Just a letter from the producer like in ff14
SirLeeMinion wrote: »TBH, I think they have communicated their vision pretty well, or at least better than in the past. They want classes that play the same except for cosmetic differences, skills that feel the same and damage the same with different animations, nothing that will absolutely murder new players in under 50 BGs (well... they haven't said that last bit). Where they are lacking imho is in actually caring about what players want. They are looking at metrics of who plays what & how often, how often do groups fail at which content and where, what sells crown items, etc... In the end, they will follow those metrics until it visibly hurts the bottom line, and my, or any player's, opinion on it as an individual matters not at all. It's only in the aggregate and only as expressed by in-game choices of classes and skills and content that our opinion matters. Not saying I like it, just saying what I've observed.
Look at the writing on the wall. Quarterly combat updates fail, class rep program fail, combat QAs fail, new combat team that was going to breath new life into the game fail. Either the devs are some of the most dysfunctional of any game that I’ve ever played or there’s something else going on that’s out of their control. But that doesn’t really matter because the out come is the same for us.
On the contrary, I think they're doing a decent job at communication in itself (much better , they're just being as vague as possible about everything. We keep hearing about some balancing standard that governs all the changes we're seeing, but we don't know what that standard is, and so how it impacts the current state of balance. It's a similar story regarding performance, group PvE content, PvP content, and so much more. They are talking about it, but they're being as vague as possible about it all.
I decided to create this thread in irder to convey an idea that not a great lot of people seem to share - at this point, I feel like we really lack more developer communication. I personally feel like after Wrobel's departure the new team became a bit more closed up and secretive, perhaps shy, unwilling to publicly speak to the community. The last QnA that was posted felt like I was trying to speak to an anonymous poster on the wall.

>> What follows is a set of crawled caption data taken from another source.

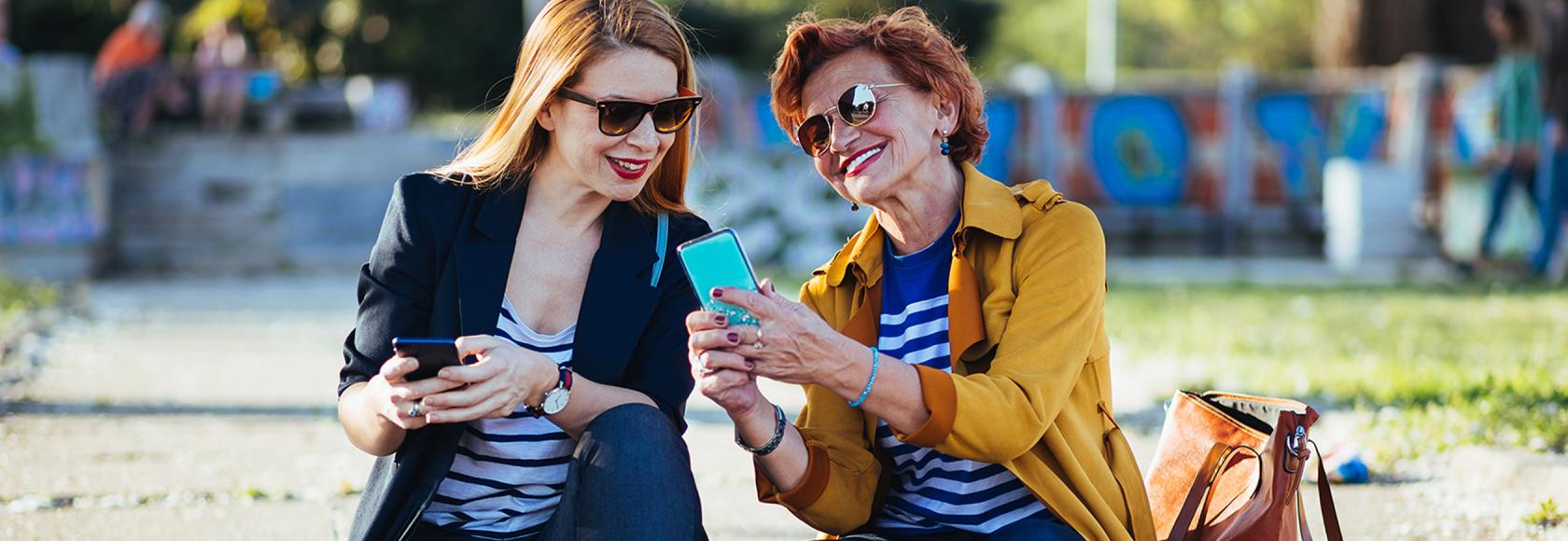 dwie panie w średnim wieku z komórkami, coś sobie tłumaczą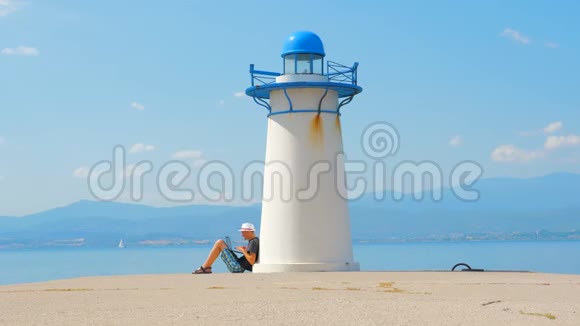 自由职业者在希腊灯塔附近的海边工作很容易找到工作在海边找工作坐着的男人视频的预览图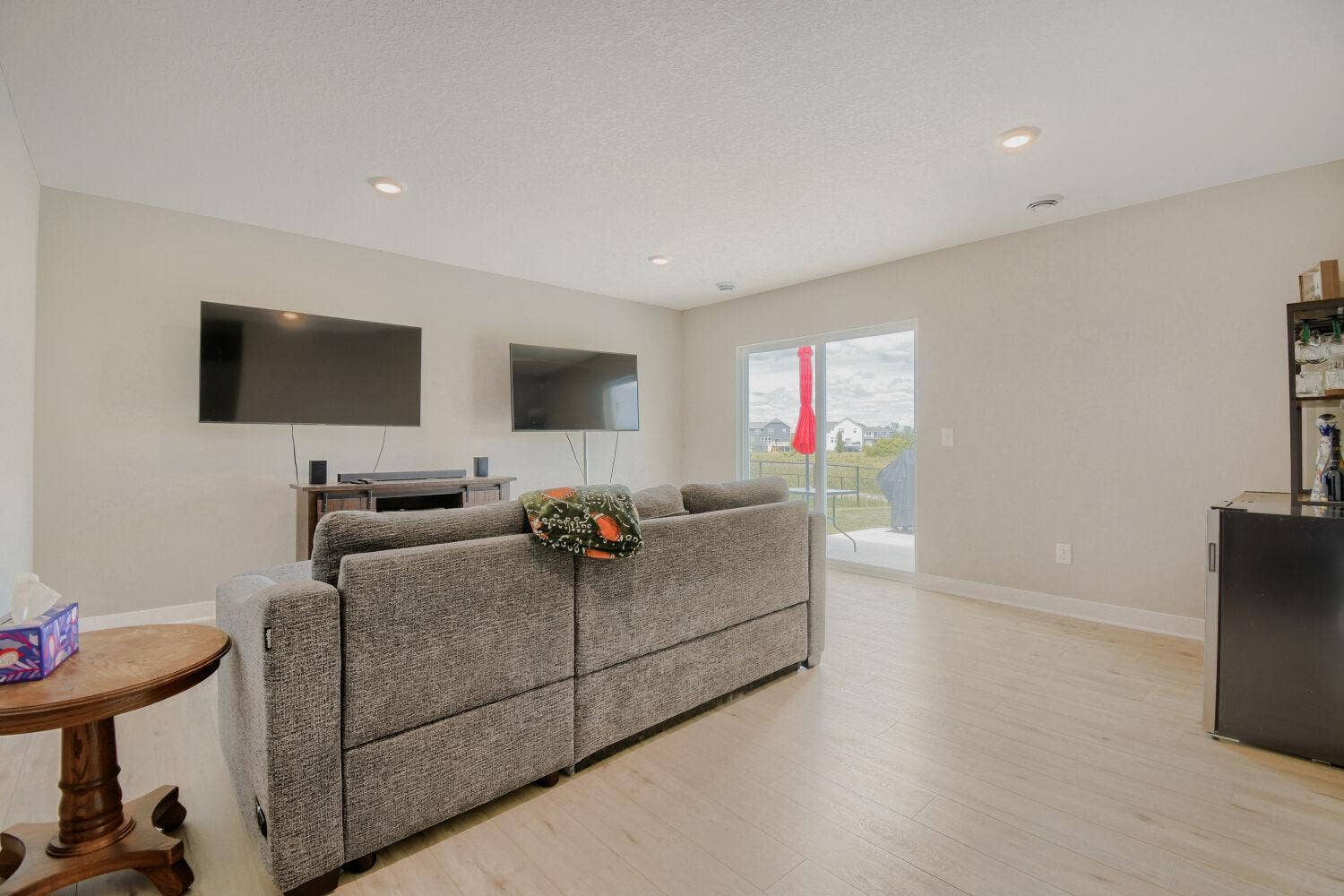 Lower level walkout family room adds gathering and entertainment space.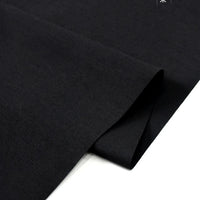 A close-up of Solid Cotton Lawn Fabric by Longan Craft, a plain black breathable polyester lawn cloth material, folded against a white background.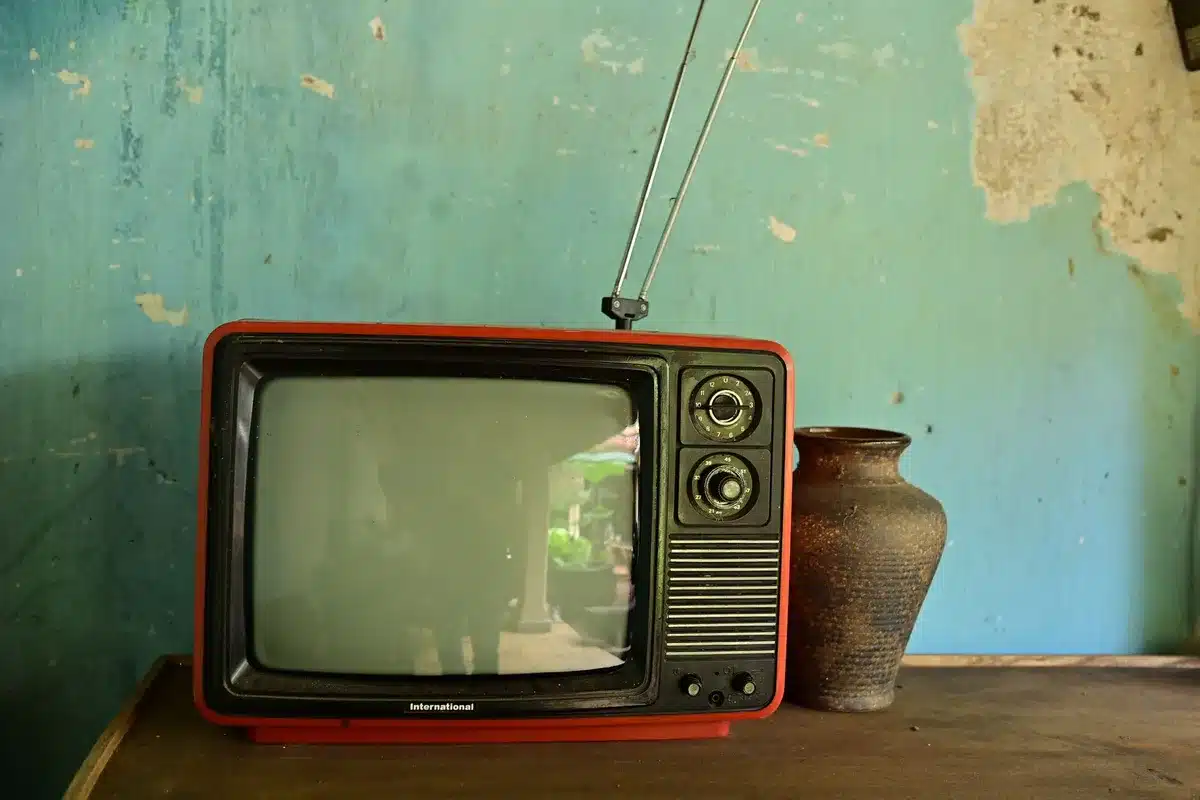 An empty modern living room with a large unbranded TV screen glowing warmly, no people, a low coffee table and a remote on it, soft reflections on the screen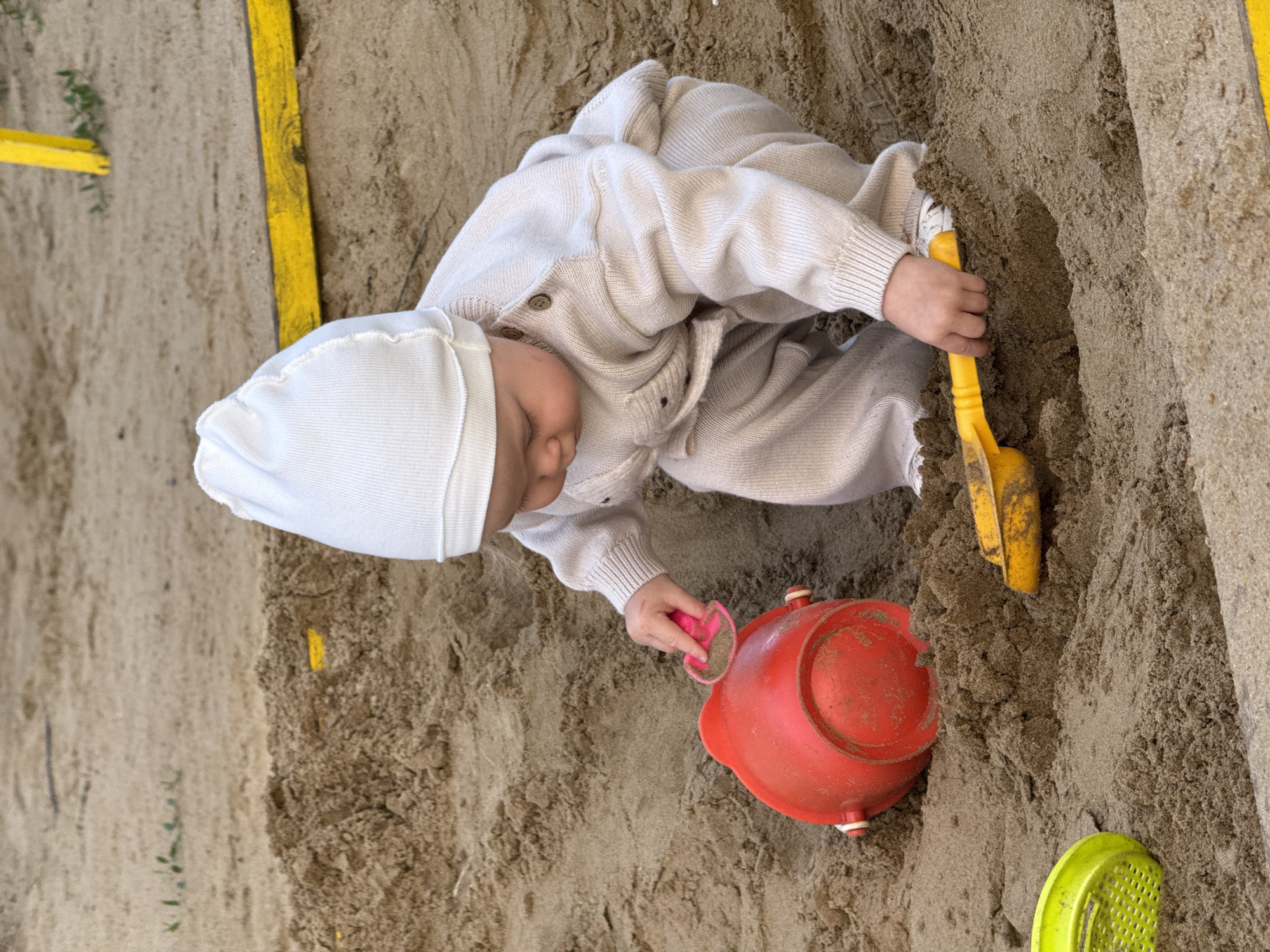 A baby wearing a white hat and a cream-colored outfit is playing in a sandbox filled with sand. The baby is focused on a red toy teapot and a yellow toy shovel. The sandbox has yellow borders, one of which is visible on the left side of the image. There is also a bright green toy in the lower right corner. The sand appears dry and is piled up in various mounds. The lighting suggests it is daytime, possibly outdoors given the sand and toy context. The baby appears engrossed in their play. No text is visible in the image. The location is identified as Vladimir, Russia.
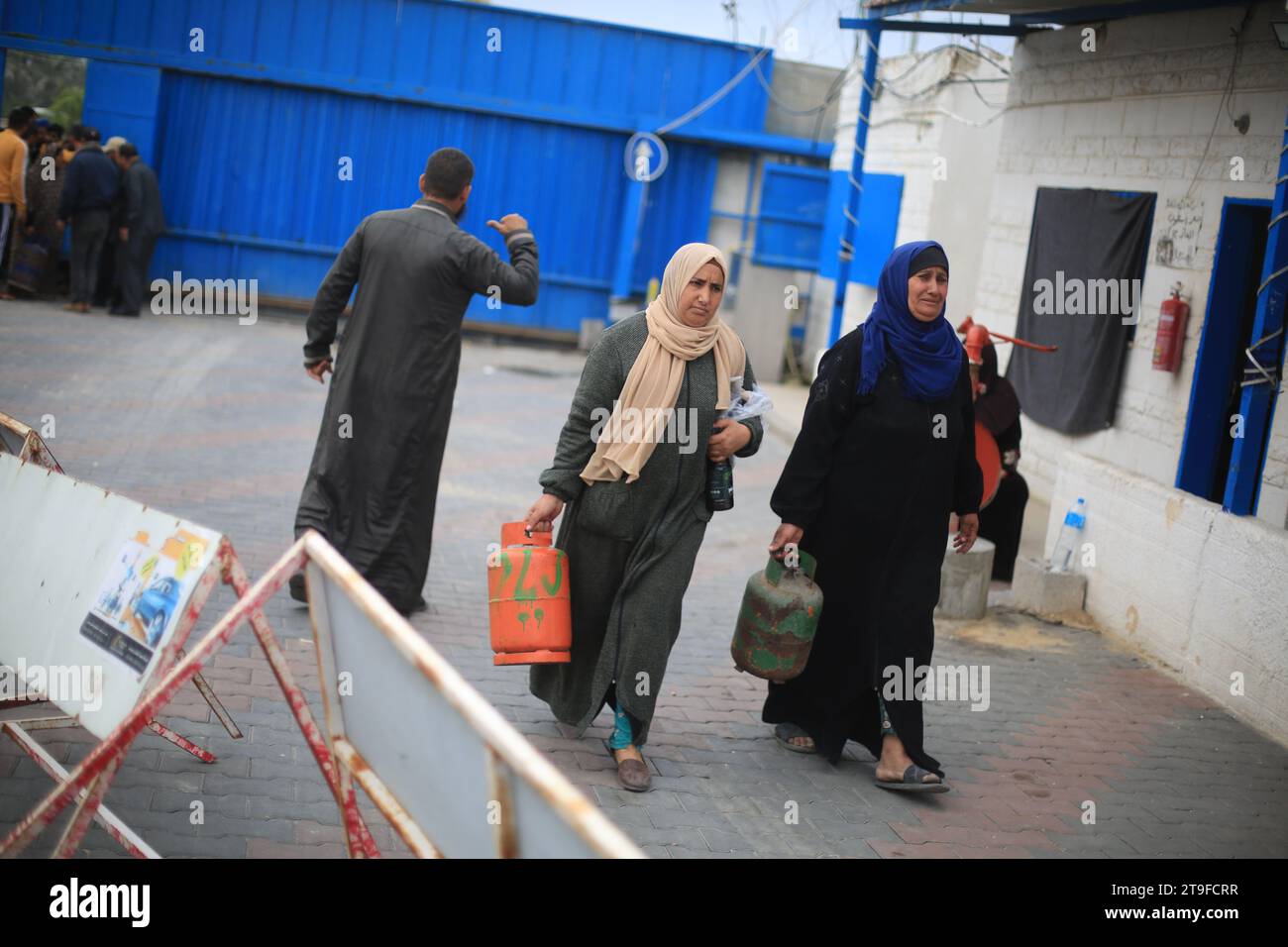 Khan Yunis, Palestinian Territories. 25th Nov, 2023. Palestinians carry their liquid gas cylinders after refilling them, on the second day of a four-day cease fire between Israel and the Palestinian militant group Hamas. Credit: Mohammed Talatene/dpa/Alamy Live News Stock Photo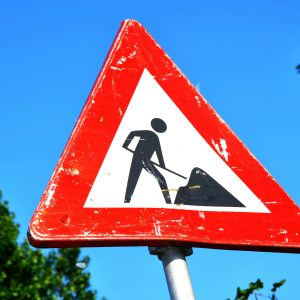 A red and white roadwork warning sign with a silhouette figure, set against a clear blue sky.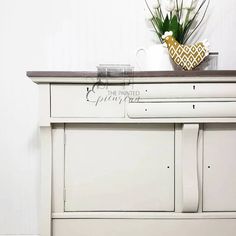 a white painted dresser with flowers on top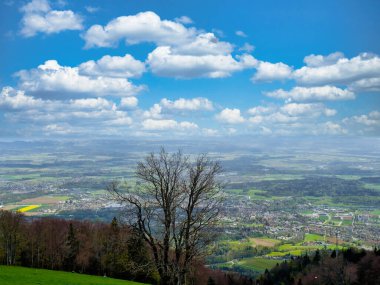 Bereketli bir vadinin panoramik manzarası kıvrımlı bir nehir, yeşil tarlalar, ve parçalı bulutlu mavi bir gökyüzü, bir yamaçtan görünen ağaçlarla ön planda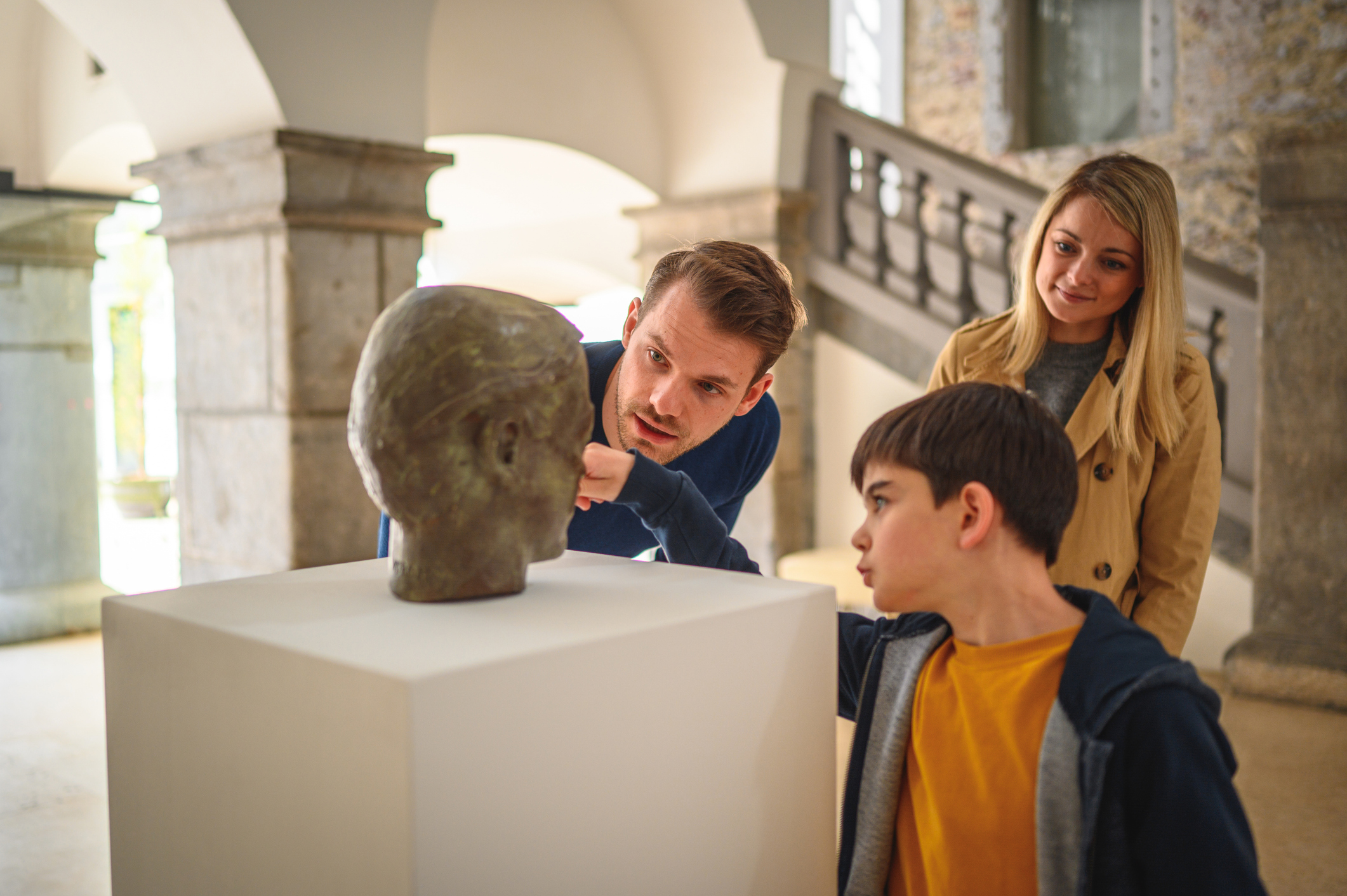 A curious child takes a closeup look at an antique bronze head in a museum, as two adults share the child's interest.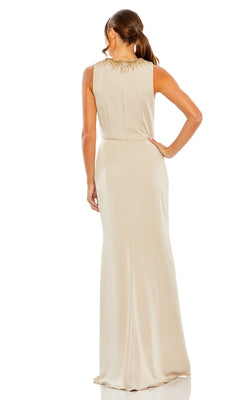 A woman stands with her back to the camera, wearing the Mac Duggal Long Formal Dress 26516, a sleeveless beige gown with a high neckline and gold embellishments accentuating the collar.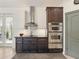 The kitchen showcases modern appliances, dark cabinets, and a stylish vent hood at 128 Godfrey Rd, Edgewater, FL 32141
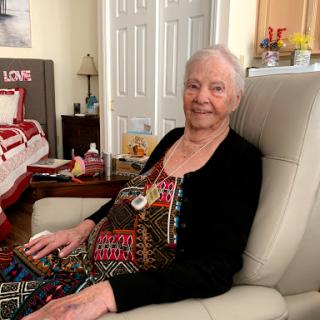 An elderly woman smiles warmly while sitting comfortably in her home.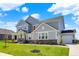 Charming two-story home features a well-kept lawn, brick accents and an attached garage at 16683 Alex Dr, Noblesville, IN 46060
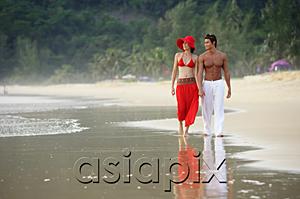 AsiaPix - Couple walking along beach, holding hands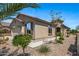 Well-maintained home showcasing desert landscaping, textured stucco, and privacy at 301 S 225Th Ave, Buckeye, AZ 85326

General anonimity of the text and it's tone created a slight feeling of threat, as if whoever wrote it felt threatened himself, so he couldn't possibly allow himself to speak openly to the public, from his own name etc.
I feel like it's in part a result of generally increased toxicity in the community (as if it became a trend of some sort). I know for a fact this kind of a trend can be brought down a notch by the developer team being more public about the thought process in regards to the combat balance etc. Like, I personally just want to speak to someone, have that personal connection to the developer team that we used to have with Wrobel - we loved to hate some balancing decisions, but it was still friendly and heartfelt.
I believe that the class rep program is simply outdated at this point, especially since there's so few pvp players in it right now.
What we do actually need is a developer representative program.
Share your thoughts about the general tone the new developer team had created, and how we can make our relationship better, and whether we do actually need it or not in your opinion.
SirLeeMinion wrote: »TBH, I think they have communicated their vision pretty well, or at least better than in the past. They want classes that play the same except for cosmetic differences, skills that feel the same and damage the same with different animations, nothing that will absolutely murder new players in under 50 BGs (well... they haven't said that last bit). Where they are lacking imho is in actually caring about what players want. They are looking at metrics of who plays what & how often, how often do groups fail at which content and where, what sells crown items, etc... In the end, they will follow those metrics until it visibly hurts the bottom line, and my, or any player's, opinion on it as an individual matters not at all. It's only in the aggregate and only as expressed by in-game choices of classes and skills and content that our opinion matters. Not saying I like it, just saying what I've observed.
Which is funny because the two problem skills this patch - Entropy and soul trap - are now purchasable in the crown store and can be used in under 50BGs from the start. Subsequently I think what sells crowns is the only metric they’re really looking at. It’s the only excuse for these bone headed changes and terrible performance in PvP. They cannot possibly be that stupid.